▶ **Tasks to perform**:
1/ Summarize the passage about the film Papita, maní, tostón in two sentences.
2/ In the passage about the film Papita, maní, tostón, condense the paragraph beginning "One day Andrés mistakenly" into a shorter version that keeps its main facts.
3/ Carry on the passage about the film Papita, maní, tostón from its last sentence.

Papita, maní, tostón is a 2013 Venezuelan comedy film written and directed by Luis Carlos Hueck. Starring Juliette Pardau and Jean Pierre Agostini, it narrates the encounter between two eternal baseball teams rivals, a fan of the Leones del Caracas and another of the Navegantes de Magallanes.

Plot
Andrés (Jean Pierre Agostini) is an inveterate fan of the  Leones del Caracas one of the main baseball teams of Venezuela. Julissa (Juliette Pardau) is a fan of Navegantes del Magallanes, the rival team. 

One day Andrés mistakenly gets tickets to see the match in the VIP area of Magallanes. There, he meets up with Julissa, who a huge fan of his rival team. Both fall in love but, to be together, they will have to pretend to be of the opposite team to the confusion and annoyance of their relatives and friends, causing the most amusing situations.

▶ **Data section**:

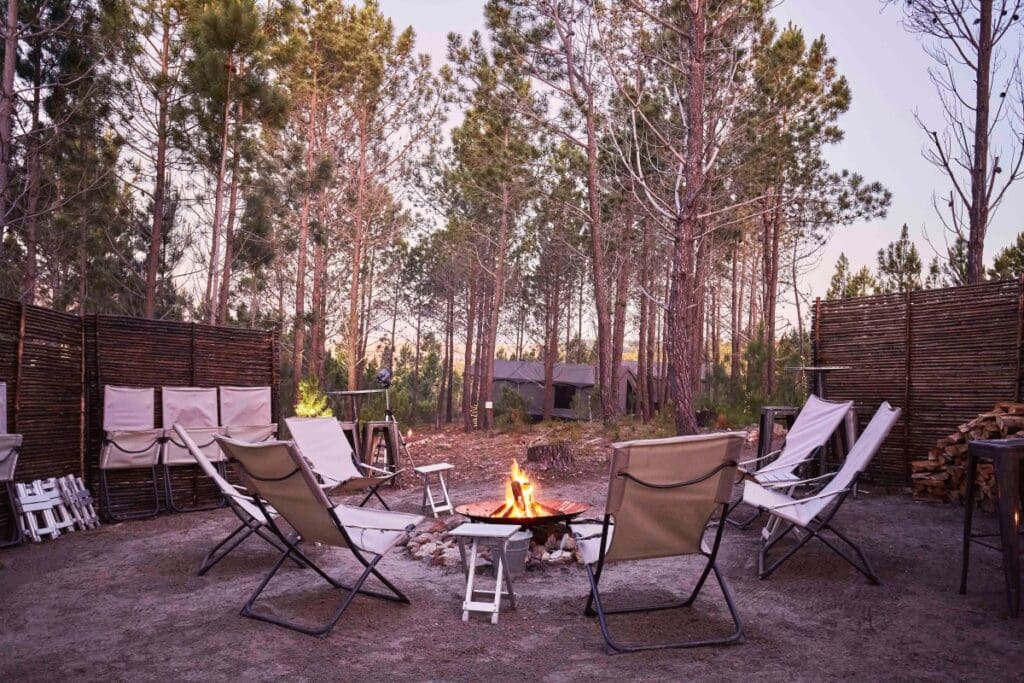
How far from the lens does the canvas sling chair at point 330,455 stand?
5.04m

==

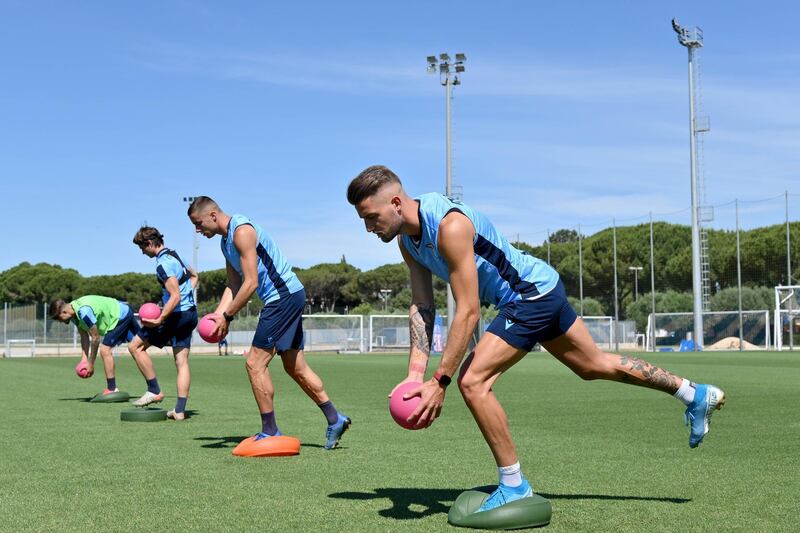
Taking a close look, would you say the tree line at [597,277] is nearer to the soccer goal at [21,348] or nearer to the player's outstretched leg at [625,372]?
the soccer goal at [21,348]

▶ **Answers for this exercise**:
1/ Papita, maní, tostón is a 2013 Venezuelan comedy film written and directed by Luis Carlos Hueck, starring Juliette Pardau and Jean Pierre Agostini. It tells of Andrés, a Leones del Caracas fan, and Julissa, a fan of rival team Magallanes, who meet and fall in love but must pretend to support the opposite team, confusing and annoying their relatives and friends.

2/ Andrés mistakenly gets tickets for the Magallanes VIP area, where he meets Julissa, a big fan of his rival team. They fall in love, but to be together they must pretend to support the opposite team, which confuses and annoys their relatives and friends and leads to amusing situations.

3/
Cast
 Jean Pierre Agostini as Andrés
 Juliette Pardau as Julissa
 Miguel Ángel Landa as Abuelo
 Vicente Peña as Eduardo
 Vantroy Sánchez as Ricardo
 Juan Andres Belgrave as Felipe
 José Roberto Díaz as Vicente Gallanes
 Antonieta Colón as Tita
 Elias Muñoz as Camacho Magallanero
 Ana Karina Terrero as Chachi
 Amanda Key as Yesaidu
 Emilio Lovera as Hot Dog seller
 Ruggiero Orlando as Tato
 José Quijada as Augusto
 Mascioli Zapata as Samulo

Reception
The Venezuelan comedy became the highest grossing film in the history of Venezuelan cinema, after reaching 1,979,917  spectators. The news was released by the Centro Nacional Autónomo de Cinematografía (CNAC) through their Twitter account. Luis Carlos Hueck's debut overcame Venezuelan tapes Homicidio culposo, released in 1984, seen by 1,335,252 spectators and Macu, la mujer del policía, released in 1987, seen by 1,180,621 spectators.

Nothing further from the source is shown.